Despite good intentions that yielded some positive results, most stakeholders said there was too much confusion surrounding the rollout and the prevalence of concrete barriers and plastic traffic dividers left downtown looking like a construction zone.

Now, city officials are trying to build on these missteps. While they have started a conversation about what Main Street will look like this summer, some say a few pandemic-borne ideas should remain after the public health threat has subsided to make downtown more pedestrian friendly.

“Last year it was a one-size fits all kind of situation,” Ada’s Kitchen and Main Street Markets owner Jenn Rockwell said. “But we can be everything to everyone and also accommodate the needs of the general public to create a more long-term creative vision for downtown and how people interact with Main Street.”

At a city council workshop Wednesday night, Rockwell was among downtown business owners who offered feedback on last summer’s Main Street plan, as well as plans for the future. It was the first of many conversations expected over the next several months as officials create a downtown plan for another summer in the pandemic.

The city hopes to have a plan in place by Memorial Day when visitors start flocking to the coast. However, since U.S. Route 1 is a state-maintained road, the Maine Department of Transportation must approve any changes Rockland wants to make to traffic patterns there.

City officials acknowledged that last year’s rollout for street closures and lane reductions could have gone better. Better signage and additional spaces for parking could improve the downtown experience this summer, they say. Officials hope to increase communication with businesses and the public and create a designated location for delivery trucks so traffic continues to flow.

“We do understand that last year probably wasn’t the best rollout,” Rockland City Manager Tom Luttrell said. “We agree that the aesthetics were not great …. We do not want to have a construction zone this summer.”

Nearly all of the city’s restaurant owners said they would like to extend outdoor-seating offerings in parking spaces and on closed side streets this summer.

“Having that outdoor seating for us made the difference. I don’t know if we’d be open today if we didn’t have that outdoor seating,” Dan Pease, owner of Rock Harbor Pub and Brewery, said.

Most also favored reducing Main Street to one-lane traffic again this summer. Since traffic only runs northbound on Rockland’s Main Street the lane reduction essentially created a broader space for pedestrians and allowed restaurants and pedestrians to sprawl into the roadway.

Traffic moved slower down Main Street, many business owners said, noting its positive effect.
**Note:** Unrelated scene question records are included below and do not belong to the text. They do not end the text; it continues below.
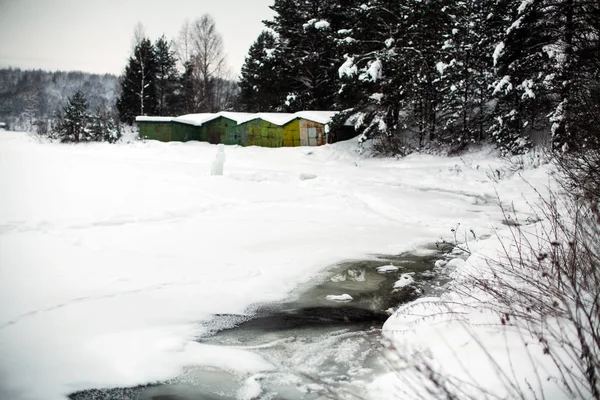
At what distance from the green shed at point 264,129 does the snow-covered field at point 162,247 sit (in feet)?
54.2

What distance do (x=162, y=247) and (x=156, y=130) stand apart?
28948mm

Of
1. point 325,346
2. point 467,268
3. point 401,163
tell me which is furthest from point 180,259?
point 401,163

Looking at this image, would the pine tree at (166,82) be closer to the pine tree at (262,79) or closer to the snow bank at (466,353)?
the pine tree at (262,79)

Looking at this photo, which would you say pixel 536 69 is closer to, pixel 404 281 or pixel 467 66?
pixel 467 66

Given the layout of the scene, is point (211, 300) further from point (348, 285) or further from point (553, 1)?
point (553, 1)

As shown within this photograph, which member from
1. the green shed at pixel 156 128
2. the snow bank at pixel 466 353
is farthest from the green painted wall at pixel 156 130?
the snow bank at pixel 466 353

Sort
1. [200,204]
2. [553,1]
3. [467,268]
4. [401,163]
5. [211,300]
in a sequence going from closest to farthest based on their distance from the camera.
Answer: [211,300]
[467,268]
[200,204]
[553,1]
[401,163]

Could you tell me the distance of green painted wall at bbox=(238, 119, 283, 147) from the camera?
3061cm

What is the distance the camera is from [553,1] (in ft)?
51.7

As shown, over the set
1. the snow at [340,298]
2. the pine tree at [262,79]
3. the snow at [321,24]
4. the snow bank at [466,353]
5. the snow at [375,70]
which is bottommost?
the snow at [340,298]

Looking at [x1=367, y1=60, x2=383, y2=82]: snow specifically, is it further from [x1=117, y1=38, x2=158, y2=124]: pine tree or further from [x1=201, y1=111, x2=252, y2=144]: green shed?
[x1=117, y1=38, x2=158, y2=124]: pine tree

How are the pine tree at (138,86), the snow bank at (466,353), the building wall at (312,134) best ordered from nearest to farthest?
1. the snow bank at (466,353)
2. the building wall at (312,134)
3. the pine tree at (138,86)

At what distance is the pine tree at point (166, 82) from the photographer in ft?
154

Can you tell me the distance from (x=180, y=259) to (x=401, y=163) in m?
16.4
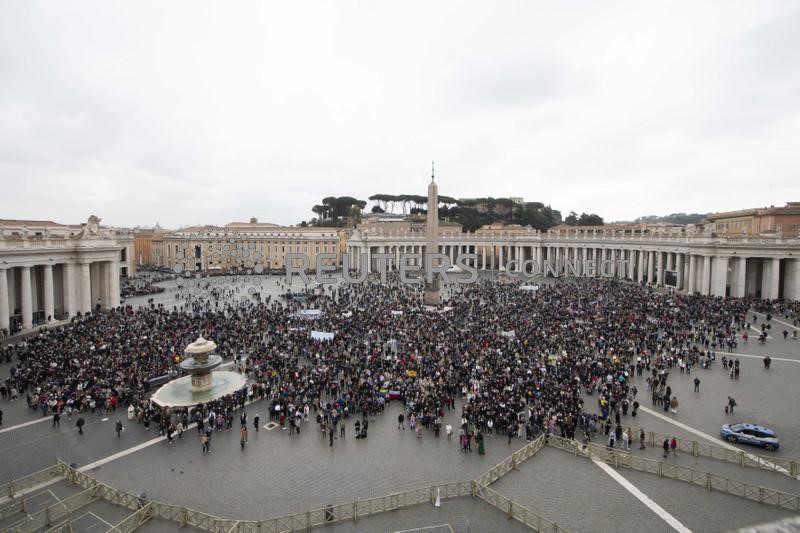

But Heidi Neal, owner of Loyal Biscuit, said many customers who would typically visit its Rockland Main Street location traveled instead to the Rockport location last summer to avoid the one-lane traffic pattern.

With many options on the table, business owners and city officials expressed the importance of collaboration and open dialogue. They acknowledged public engagement is key to the success of downtown.

“I’m just hoping that whatever we do, it helps the businesses,” Main Street resident Amy Files said.